Como un anormal semoviente y un sedicente crítico semianalfabeto parecen haber detectado síntomas de plagio en este texto mío, publicado en el número 8 de Estación Poesía, dejo aquí ambos -no sendos- textos, para que el lector compare si más allá de lo reconocido -irónicamente por cierto- en la entradilla de mi poema Los guardianes del hielo hay el menor parecido de tono, de tema, de estilo o de imágenes entre el poema de José Watanabe y el mío.

EL GUARDIÁN DEL HIELO

Y coincidimos en el terral
el heladero con su carretilla averiada
y yo
que corría tras los pájaros huidos del fuego
de la zafra.
También coincidió el sol.
En esa situación cómo negarse a un favor llano:
el heladero me pidió cuidar su efímero hielo.
Oh cuidar lo fugaz bajo el sol...
El hielo empezó a derretirse
bajo mi sombra, tan desesperada
como inútil

           Diluyéndose
dibujaba seres esbeltos y primordiales
que sólo un instante tenían firmeza
de cristal de cuarzo
y enseguida eran formas puras
como de montaña o planeta
que se devasta.
No se puede amar lo que tan rápido fuga.
Ama rápido, me dijo el sol.
Y así aprendí, en su ardiente y perverso reino,
a cumplir con la vida:
Yo soy el guardián del hielo.

     José Watanabe. Cosas del cuerpo


LOS GUARDIANES DEL HIELO

Soy el guardián del hielo
José Watanabe
Desde los altos muros de la tarde
las máscaras del tiempo ya no te reconocen,
ni el mar intransitivo ni el paisaje insumiso
ni el ave sin memoria entre un silencio y otro.
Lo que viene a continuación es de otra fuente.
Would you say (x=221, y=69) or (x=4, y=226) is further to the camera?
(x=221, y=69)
Entre el arma y la herida, entre el pie y la pisada,
vigilan con antorchas los lagos solitarios
de los reyes del bosque.
Son guardianes del hielo.

Guardan en la memoria la piedra de la lluvia
y en cráteras secretas, el viento del otoño
que aviva el fuego y da cenizas a la tarde.

En el roble sagrado, el fulgor de la savia
y la luna fecunda que crece en las cosechas
fermentan los melismas quebrados del paisaje.

Viene una luz sin dueño, una luz que desciende
lentamente al silencio,
a un último rumor de copos o cenizas
o repite su imagen
en los espejos grises de los lagos.

Se despeña esa luz por la boca de un pozo
al filo de la noche, al agua sin camino,
con números enteros, con la vaga nostalgia
que deposita el día sobre la arena.

Flota sobre el recuerdo, sin nombre ya y sin tiempo,
un sueño de cristal,
la mansedumbre ciega de la noche
y esta luz que no pesa
y se posa en las sílabas blancas de las ausencias.

En la llama que tiembla
contra un terror vacío de cuevas y catástrofes,
aterido yo mismo ante el espanto ahora
busco un lugar sereno, una lección de calma.

Santos Domínguez. 
Principio de incertidumbre. 
Huerga & Fierro. Madrid, 2016.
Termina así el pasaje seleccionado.